[Set task]: Repeat the whole listing exactly as written.

:: Material for the task ::

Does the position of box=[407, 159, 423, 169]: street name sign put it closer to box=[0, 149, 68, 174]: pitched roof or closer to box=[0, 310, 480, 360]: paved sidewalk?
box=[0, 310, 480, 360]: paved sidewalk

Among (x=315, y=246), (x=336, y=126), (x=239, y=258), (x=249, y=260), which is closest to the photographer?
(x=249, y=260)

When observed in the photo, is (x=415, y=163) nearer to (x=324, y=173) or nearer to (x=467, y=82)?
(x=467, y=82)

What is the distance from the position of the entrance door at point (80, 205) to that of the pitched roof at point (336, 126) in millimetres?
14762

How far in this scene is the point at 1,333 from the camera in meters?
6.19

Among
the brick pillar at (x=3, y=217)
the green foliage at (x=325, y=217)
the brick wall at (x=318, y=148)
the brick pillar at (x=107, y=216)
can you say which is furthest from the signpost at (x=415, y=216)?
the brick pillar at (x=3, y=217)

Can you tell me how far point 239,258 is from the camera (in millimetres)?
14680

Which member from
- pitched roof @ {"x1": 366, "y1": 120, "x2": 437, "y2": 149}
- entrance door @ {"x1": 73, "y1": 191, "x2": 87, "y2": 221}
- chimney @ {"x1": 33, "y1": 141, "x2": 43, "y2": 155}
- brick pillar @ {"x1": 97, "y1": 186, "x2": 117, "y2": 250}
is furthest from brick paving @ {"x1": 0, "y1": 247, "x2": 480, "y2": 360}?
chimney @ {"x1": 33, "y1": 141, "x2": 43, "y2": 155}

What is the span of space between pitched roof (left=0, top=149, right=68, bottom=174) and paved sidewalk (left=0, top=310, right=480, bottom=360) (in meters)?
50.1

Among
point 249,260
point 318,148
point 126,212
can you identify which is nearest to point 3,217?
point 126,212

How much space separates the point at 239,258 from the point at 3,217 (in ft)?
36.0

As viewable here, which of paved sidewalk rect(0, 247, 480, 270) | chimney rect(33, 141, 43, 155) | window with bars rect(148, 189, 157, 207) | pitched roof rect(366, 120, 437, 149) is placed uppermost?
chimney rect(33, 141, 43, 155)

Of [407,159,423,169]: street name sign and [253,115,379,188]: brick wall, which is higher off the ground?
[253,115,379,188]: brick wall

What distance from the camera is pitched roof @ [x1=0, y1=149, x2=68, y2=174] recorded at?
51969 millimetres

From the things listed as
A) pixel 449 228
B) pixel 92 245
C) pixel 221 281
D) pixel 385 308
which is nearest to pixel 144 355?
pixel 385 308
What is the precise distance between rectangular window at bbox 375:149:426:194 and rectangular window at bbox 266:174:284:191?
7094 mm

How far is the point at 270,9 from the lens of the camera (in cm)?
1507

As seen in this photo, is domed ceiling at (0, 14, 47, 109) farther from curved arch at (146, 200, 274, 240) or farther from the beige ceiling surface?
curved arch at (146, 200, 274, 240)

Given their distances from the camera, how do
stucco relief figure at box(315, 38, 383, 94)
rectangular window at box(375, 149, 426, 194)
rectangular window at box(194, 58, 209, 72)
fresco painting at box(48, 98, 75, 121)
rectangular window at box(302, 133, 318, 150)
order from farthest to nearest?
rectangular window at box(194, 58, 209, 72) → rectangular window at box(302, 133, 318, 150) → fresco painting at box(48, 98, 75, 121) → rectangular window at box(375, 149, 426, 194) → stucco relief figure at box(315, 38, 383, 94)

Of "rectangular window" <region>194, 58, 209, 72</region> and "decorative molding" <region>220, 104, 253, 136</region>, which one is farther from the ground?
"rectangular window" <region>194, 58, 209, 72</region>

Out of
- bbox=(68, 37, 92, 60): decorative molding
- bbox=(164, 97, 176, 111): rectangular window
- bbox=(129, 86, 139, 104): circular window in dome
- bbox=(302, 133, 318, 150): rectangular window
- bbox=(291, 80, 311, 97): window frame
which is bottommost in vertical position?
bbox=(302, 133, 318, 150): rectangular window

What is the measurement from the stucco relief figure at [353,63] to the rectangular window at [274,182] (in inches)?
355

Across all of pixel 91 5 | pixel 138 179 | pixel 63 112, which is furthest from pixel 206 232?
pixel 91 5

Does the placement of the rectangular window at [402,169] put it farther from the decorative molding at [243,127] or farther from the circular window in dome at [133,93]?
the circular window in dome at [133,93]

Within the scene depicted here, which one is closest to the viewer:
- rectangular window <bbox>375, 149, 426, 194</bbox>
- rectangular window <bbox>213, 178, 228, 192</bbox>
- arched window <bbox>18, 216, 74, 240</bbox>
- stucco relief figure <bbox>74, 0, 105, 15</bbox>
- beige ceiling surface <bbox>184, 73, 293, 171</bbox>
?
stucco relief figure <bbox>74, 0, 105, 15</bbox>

:::

[Solution to this task]:
Does the position of box=[407, 159, 423, 169]: street name sign put it closer to box=[0, 149, 68, 174]: pitched roof or closer to box=[0, 310, 480, 360]: paved sidewalk?
box=[0, 310, 480, 360]: paved sidewalk

Among (x=315, y=246), (x=336, y=126), (x=239, y=258), (x=249, y=260), which is closest to the photographer?
(x=249, y=260)

When observed in the photo, is (x=415, y=163) nearer to (x=324, y=173) or nearer to (x=467, y=82)?
(x=467, y=82)

What is the distance from the position of the entrance door at point (80, 205) to that of the pitched roof at point (336, 126) in millimetres?
14762

How far in this scene is the point at 1,333 from the camera in meters?
6.19

Among
the brick pillar at (x=3, y=217)
the green foliage at (x=325, y=217)
the brick wall at (x=318, y=148)
the brick pillar at (x=107, y=216)
can you say which is furthest from the signpost at (x=415, y=216)?
the brick pillar at (x=3, y=217)

Can you tell me how far point 239,258 is from the camera (in millimetres)?
14680

Which member from
- pitched roof @ {"x1": 366, "y1": 120, "x2": 437, "y2": 149}
- entrance door @ {"x1": 73, "y1": 191, "x2": 87, "y2": 221}
- chimney @ {"x1": 33, "y1": 141, "x2": 43, "y2": 155}
- brick pillar @ {"x1": 97, "y1": 186, "x2": 117, "y2": 250}
is furthest from brick paving @ {"x1": 0, "y1": 247, "x2": 480, "y2": 360}?
chimney @ {"x1": 33, "y1": 141, "x2": 43, "y2": 155}

What is the span of space between pitched roof (left=0, top=149, right=68, bottom=174) and paved sidewalk (left=0, top=310, right=480, bottom=360) (in meters)?
50.1

Among
point 249,260
point 318,148
point 126,212
can you identify which is nearest to point 3,217?
point 126,212

How much space separates the point at 239,258 from the point at 3,217 (in ft)?
36.0

As viewable here, which of paved sidewalk rect(0, 247, 480, 270) | chimney rect(33, 141, 43, 155) | window with bars rect(148, 189, 157, 207) | pitched roof rect(366, 120, 437, 149) is placed uppermost?
chimney rect(33, 141, 43, 155)

Of [407,159,423,169]: street name sign and [253,115,379,188]: brick wall, which is higher off the ground?
[253,115,379,188]: brick wall

What distance from the camera is pitched roof @ [x1=0, y1=149, x2=68, y2=174] recorded at?
51969 millimetres

From the things listed as
A) pixel 449 228
B) pixel 92 245
C) pixel 221 281
D) pixel 385 308
which is nearest to pixel 144 355?
pixel 385 308
What is the precise distance between rectangular window at bbox 375:149:426:194 and rectangular window at bbox 266:174:284:191?
7094 mm

How far is the point at 270,9 from the lens of the camera (in cm)?
1507

As seen in this photo, is domed ceiling at (0, 14, 47, 109) farther from curved arch at (146, 200, 274, 240) or farther from the beige ceiling surface?
curved arch at (146, 200, 274, 240)

Given their distances from the camera, how do
stucco relief figure at box(315, 38, 383, 94)
rectangular window at box(375, 149, 426, 194)
rectangular window at box(194, 58, 209, 72)
fresco painting at box(48, 98, 75, 121)
rectangular window at box(302, 133, 318, 150)
order from farthest to nearest?
rectangular window at box(194, 58, 209, 72) → rectangular window at box(302, 133, 318, 150) → fresco painting at box(48, 98, 75, 121) → rectangular window at box(375, 149, 426, 194) → stucco relief figure at box(315, 38, 383, 94)

Of "rectangular window" <region>194, 58, 209, 72</region> and "decorative molding" <region>220, 104, 253, 136</region>, which one is farther from the ground?
"rectangular window" <region>194, 58, 209, 72</region>

Out of
- bbox=(68, 37, 92, 60): decorative molding
- bbox=(164, 97, 176, 111): rectangular window
- bbox=(129, 86, 139, 104): circular window in dome
- bbox=(302, 133, 318, 150): rectangular window
- bbox=(291, 80, 311, 97): window frame
which is bottommost in vertical position?
bbox=(302, 133, 318, 150): rectangular window

What is the measurement from the stucco relief figure at [353,63] to the rectangular window at [274,182] (in inches)?
355

Across all of pixel 91 5 | pixel 138 179 | pixel 63 112, which is furthest from pixel 206 232?
pixel 91 5

Does the placement of the rectangular window at [402,169] put it farther from the decorative molding at [243,127] or farther from the circular window in dome at [133,93]?
the circular window in dome at [133,93]

Within the scene depicted here, which one is closest to the viewer:
- rectangular window <bbox>375, 149, 426, 194</bbox>
- rectangular window <bbox>213, 178, 228, 192</bbox>
- arched window <bbox>18, 216, 74, 240</bbox>
- stucco relief figure <bbox>74, 0, 105, 15</bbox>
- beige ceiling surface <bbox>184, 73, 293, 171</bbox>
?
stucco relief figure <bbox>74, 0, 105, 15</bbox>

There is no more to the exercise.